My eyes fly open as wide as they can go. I feel numb as I hear my hands slam down on the table and my chair flings and smacks into the wall behind me.

The words fly out of my mouth before I can stop them, "fuck you. He has been through a lot. My mom left him, or do you not remember because you were too busy whoring around the block, dropping your panties for any guy who would even glance your way!"

Her jaw hits the floor then she stands, "first of all, fuck you too, I am just trying to help you. Secondly, you've been through a lot too and your mother also left you."

"Yes well, he was in love with her and she broke his heart. That is different!"

"Fuck, well okay. I guess you've lost someone else now, only this time you can know that it was entirely your fault. This is all on you. I was just trying to be a good friend. See ya, and have fun wiping your dad's ass for the rest of your life." She storms away fuming almost worse than me.

"Brooke!" I scream, but she is already gone. I am too late.

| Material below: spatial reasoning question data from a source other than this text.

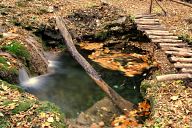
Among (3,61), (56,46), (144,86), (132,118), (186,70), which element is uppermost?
(3,61)

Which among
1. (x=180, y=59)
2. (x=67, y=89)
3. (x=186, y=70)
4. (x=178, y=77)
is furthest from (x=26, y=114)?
(x=180, y=59)

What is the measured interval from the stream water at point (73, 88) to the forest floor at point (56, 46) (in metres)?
0.46

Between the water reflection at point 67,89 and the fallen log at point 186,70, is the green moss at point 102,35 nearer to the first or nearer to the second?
the water reflection at point 67,89

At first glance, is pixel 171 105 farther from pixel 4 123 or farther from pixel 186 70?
pixel 4 123

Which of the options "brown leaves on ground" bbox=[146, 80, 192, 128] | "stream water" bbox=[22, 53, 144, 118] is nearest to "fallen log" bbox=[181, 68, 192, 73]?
"brown leaves on ground" bbox=[146, 80, 192, 128]

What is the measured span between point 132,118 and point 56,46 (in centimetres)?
605

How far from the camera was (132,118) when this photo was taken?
822 cm

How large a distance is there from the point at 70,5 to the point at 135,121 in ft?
30.6

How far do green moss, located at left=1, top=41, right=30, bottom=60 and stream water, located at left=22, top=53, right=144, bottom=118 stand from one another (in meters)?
0.79

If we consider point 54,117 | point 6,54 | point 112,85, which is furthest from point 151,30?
point 54,117

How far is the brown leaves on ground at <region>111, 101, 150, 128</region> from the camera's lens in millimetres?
7923

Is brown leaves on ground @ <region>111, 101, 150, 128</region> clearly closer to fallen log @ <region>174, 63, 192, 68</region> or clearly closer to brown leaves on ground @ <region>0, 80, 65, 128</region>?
fallen log @ <region>174, 63, 192, 68</region>

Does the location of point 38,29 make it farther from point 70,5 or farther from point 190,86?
point 190,86

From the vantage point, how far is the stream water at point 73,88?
9.12 meters
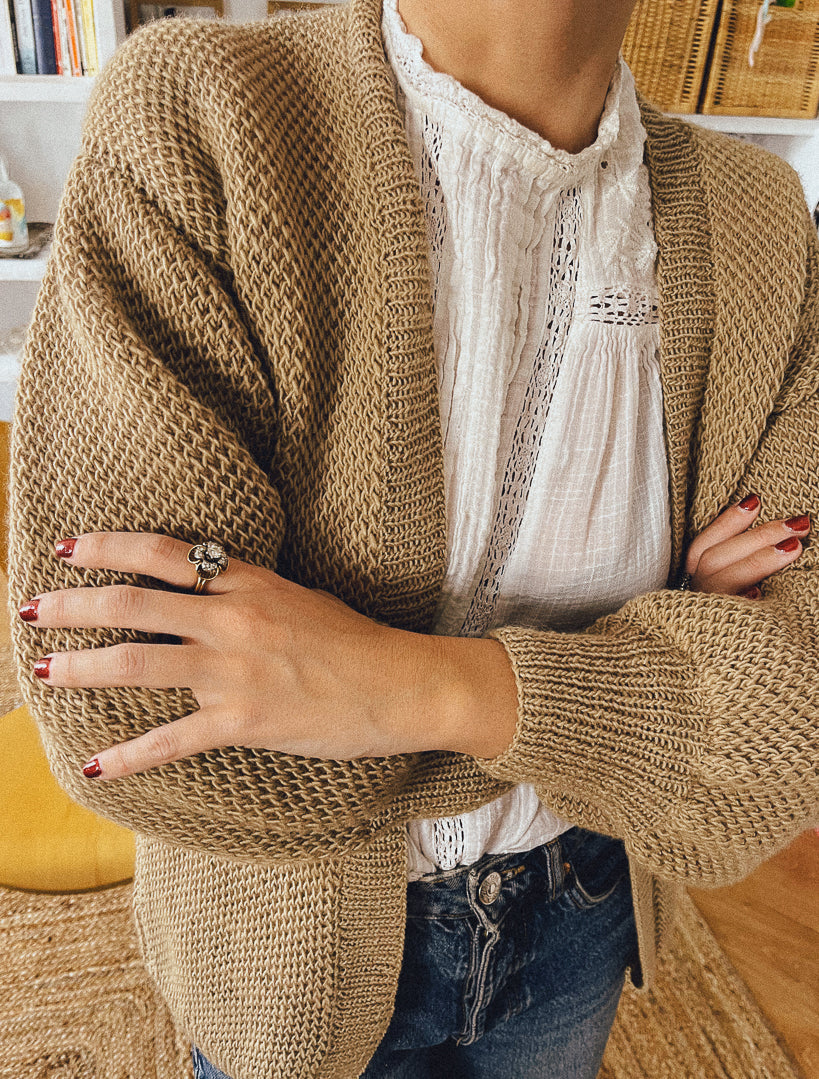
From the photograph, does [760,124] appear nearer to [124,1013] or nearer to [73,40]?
[73,40]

She was right about one thing for sure, this whole fight was my fault. I have no one to blame but myself.

I sit here crying and being numb on and off until my break is finally over and I can get some well-earned work, or stress-reliever as I like to call it. I find myself gratefully sinking into the pile of work left to do before the end of my shift. Feeling that I earned a break form my life. The life that is slowly, but surely getting worse and worse. Perhaps it will do this until it wastes away and there is nothing left.